I held my breath and tried not to let my muscles twitch, unsure what was going on.
“We remember Solomon Brooks—beloved leader, father, grandfather. We remember Ava Brooks—beloved friend, student, and mother.”
The words echoed off the stone walls, and I opened my eyes wide as electricity latched on to the back of my neck and flashed image after image across my mind—a slide show of unfamiliar memories and beauty that sent tears running down my cheeks before I even realized I was crying.
Grandpa in front of a group giving a speech, leading them into battle, teaching a class.
My mom walking in the courtyard, praying in this chapel.
I blinked, and my heart fluttered against my ribs. A rainbow of essence intertwined in mid-air above the congregation’s heads. They all still had hands clasped, lips turned up in smiles with their eyes closed.
I closed my eyes again and saw a hundred lifetimes of memories of my mom and grandpa. Each second that passed meant a hundred more images, and some not even of them, but of the world, of the stars and ocean and mountains.
And then it stopped.
I looked up and the whole room shouted, “We remember!”
I laughed, unable to hold it in any longer, and wiped my cheeks. I could feel each image, each shared memory draining from me, but it was enough. I’d never seen Grandpa or my mom like that, never known them like the rest of these people had.
It was enough.
Nate and Ria pulled me off to the side as Denisov took the center podium again.
“Are you ok?” Ria asked, her face two inches from mine.
Josh stood next to her, a grin crinkling all the way up through his eyes. “I told you it’s better with more people.”
I laughed, every part of me a light breeze.
“Where were you?” asked Nate, arms crossed, already back to his old self.
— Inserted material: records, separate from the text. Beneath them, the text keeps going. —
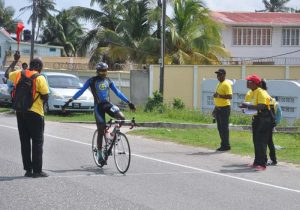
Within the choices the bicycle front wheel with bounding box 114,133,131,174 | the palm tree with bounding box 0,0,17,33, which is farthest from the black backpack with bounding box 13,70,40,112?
the palm tree with bounding box 0,0,17,33

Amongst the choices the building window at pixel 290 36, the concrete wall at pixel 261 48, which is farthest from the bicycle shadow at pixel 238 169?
the building window at pixel 290 36

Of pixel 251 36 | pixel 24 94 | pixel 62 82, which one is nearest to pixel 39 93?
pixel 24 94

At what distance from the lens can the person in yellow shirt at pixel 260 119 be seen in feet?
36.4

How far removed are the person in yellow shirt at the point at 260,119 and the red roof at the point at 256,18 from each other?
115 ft

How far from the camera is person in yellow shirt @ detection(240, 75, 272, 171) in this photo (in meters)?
11.1

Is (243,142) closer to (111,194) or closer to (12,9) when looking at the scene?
(111,194)

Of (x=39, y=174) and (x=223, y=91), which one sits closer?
(x=39, y=174)

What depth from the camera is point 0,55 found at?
62438mm

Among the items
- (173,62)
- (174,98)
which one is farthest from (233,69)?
(173,62)

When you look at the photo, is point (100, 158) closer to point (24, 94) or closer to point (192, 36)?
point (24, 94)

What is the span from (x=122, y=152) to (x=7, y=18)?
74689 mm

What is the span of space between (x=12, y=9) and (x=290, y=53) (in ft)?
156

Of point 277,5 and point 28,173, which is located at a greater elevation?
point 277,5

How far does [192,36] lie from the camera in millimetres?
33812
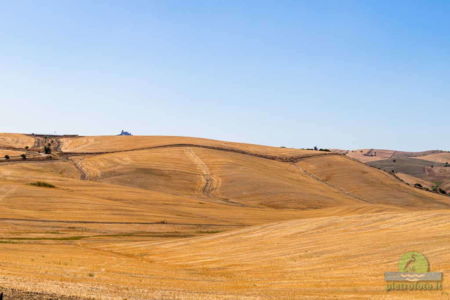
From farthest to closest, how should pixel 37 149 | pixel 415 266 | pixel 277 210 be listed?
pixel 37 149 < pixel 277 210 < pixel 415 266

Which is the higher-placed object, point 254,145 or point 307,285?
point 254,145

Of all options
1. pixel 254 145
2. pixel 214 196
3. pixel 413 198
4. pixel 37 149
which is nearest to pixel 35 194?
pixel 214 196

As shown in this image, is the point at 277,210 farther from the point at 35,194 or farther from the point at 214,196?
the point at 35,194

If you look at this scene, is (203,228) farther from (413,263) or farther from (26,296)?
(26,296)

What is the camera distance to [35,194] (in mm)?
73062

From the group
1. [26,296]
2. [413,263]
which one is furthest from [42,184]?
[413,263]

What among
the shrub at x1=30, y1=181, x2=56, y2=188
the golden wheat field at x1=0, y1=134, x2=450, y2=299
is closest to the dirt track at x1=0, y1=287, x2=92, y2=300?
the golden wheat field at x1=0, y1=134, x2=450, y2=299

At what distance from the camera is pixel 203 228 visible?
6512 centimetres

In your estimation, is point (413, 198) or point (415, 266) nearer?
point (415, 266)

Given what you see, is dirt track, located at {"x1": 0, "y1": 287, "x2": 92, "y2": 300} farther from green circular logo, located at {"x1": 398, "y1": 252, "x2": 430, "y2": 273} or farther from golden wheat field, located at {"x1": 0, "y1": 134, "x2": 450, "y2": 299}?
green circular logo, located at {"x1": 398, "y1": 252, "x2": 430, "y2": 273}

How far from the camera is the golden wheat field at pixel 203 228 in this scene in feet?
98.9

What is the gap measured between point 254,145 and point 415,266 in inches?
5195

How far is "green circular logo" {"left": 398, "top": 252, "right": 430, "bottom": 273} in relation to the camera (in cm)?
3062

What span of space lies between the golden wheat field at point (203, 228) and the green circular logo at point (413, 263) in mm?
558
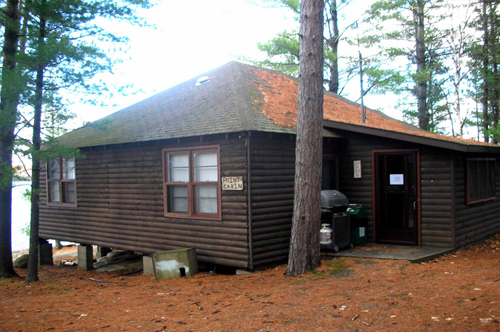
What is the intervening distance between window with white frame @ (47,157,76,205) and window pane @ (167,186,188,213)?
4.27m

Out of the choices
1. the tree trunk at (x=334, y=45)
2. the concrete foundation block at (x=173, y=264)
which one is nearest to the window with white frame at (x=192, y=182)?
the concrete foundation block at (x=173, y=264)

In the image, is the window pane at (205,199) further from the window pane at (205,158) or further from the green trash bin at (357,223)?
the green trash bin at (357,223)

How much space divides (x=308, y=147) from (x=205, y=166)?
264 centimetres

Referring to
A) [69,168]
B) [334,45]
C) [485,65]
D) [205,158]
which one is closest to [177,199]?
[205,158]

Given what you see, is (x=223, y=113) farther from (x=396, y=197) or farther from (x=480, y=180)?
(x=480, y=180)

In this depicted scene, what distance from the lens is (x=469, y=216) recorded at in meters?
9.88

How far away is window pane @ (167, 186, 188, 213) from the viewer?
32.6ft

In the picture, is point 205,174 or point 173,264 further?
point 205,174

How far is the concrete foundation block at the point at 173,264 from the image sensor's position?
9.11 metres

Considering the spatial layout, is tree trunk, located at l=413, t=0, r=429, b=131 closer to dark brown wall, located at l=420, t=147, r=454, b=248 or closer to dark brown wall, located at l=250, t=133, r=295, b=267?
Result: dark brown wall, located at l=420, t=147, r=454, b=248

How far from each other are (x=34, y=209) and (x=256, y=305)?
634 cm

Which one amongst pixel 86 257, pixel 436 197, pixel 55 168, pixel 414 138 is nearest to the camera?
pixel 414 138

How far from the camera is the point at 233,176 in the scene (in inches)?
344

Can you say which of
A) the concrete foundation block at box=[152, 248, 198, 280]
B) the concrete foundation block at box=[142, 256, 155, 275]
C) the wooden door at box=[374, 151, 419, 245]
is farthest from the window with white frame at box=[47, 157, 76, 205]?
the wooden door at box=[374, 151, 419, 245]
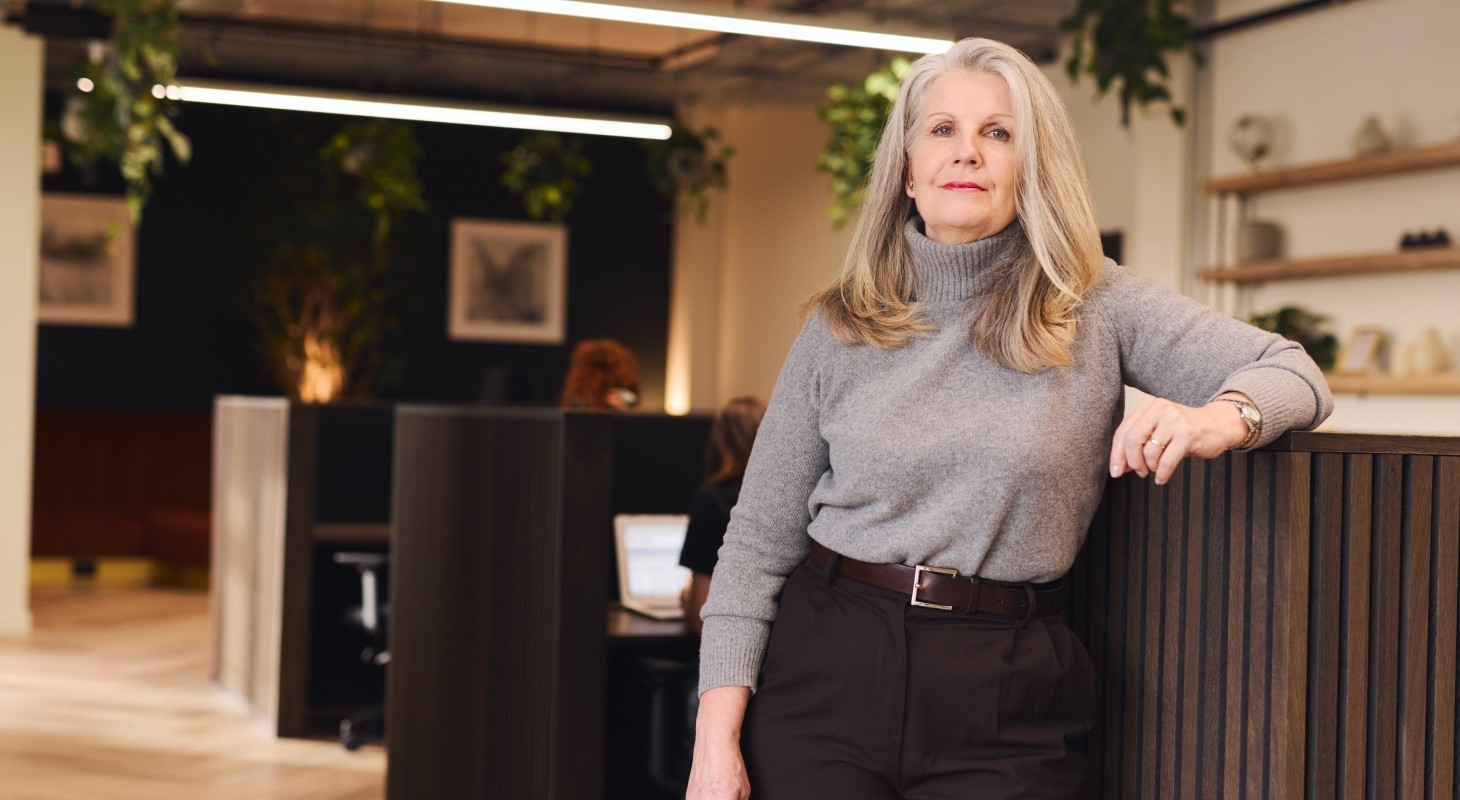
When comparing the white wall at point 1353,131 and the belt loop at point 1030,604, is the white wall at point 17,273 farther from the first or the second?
the belt loop at point 1030,604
“Thank you all for coming here on such short notice,” Denisov said, her voice echoing through the microphone. “We are at a crossroads in relations with the Babylonians. A hell mouth has been opened. Many of our own have been attacked.” She extended a hand to the Tercets and the group gathered around me. Duke stood off to the side somewhat awkwardly with Morales, Finkelstein, and Wright. Morales was all knots under her loose-fitting dress and sweater.
“And some time ago, all traces of the coming battle vanished. We do not know why, but we must prepare, nonetheless.” Her voice remained steady. “Each of you will be given a section of the city to patrol throughout the coming day. Armor is to remain on at all times. We must wait for the first strike before we can defend.”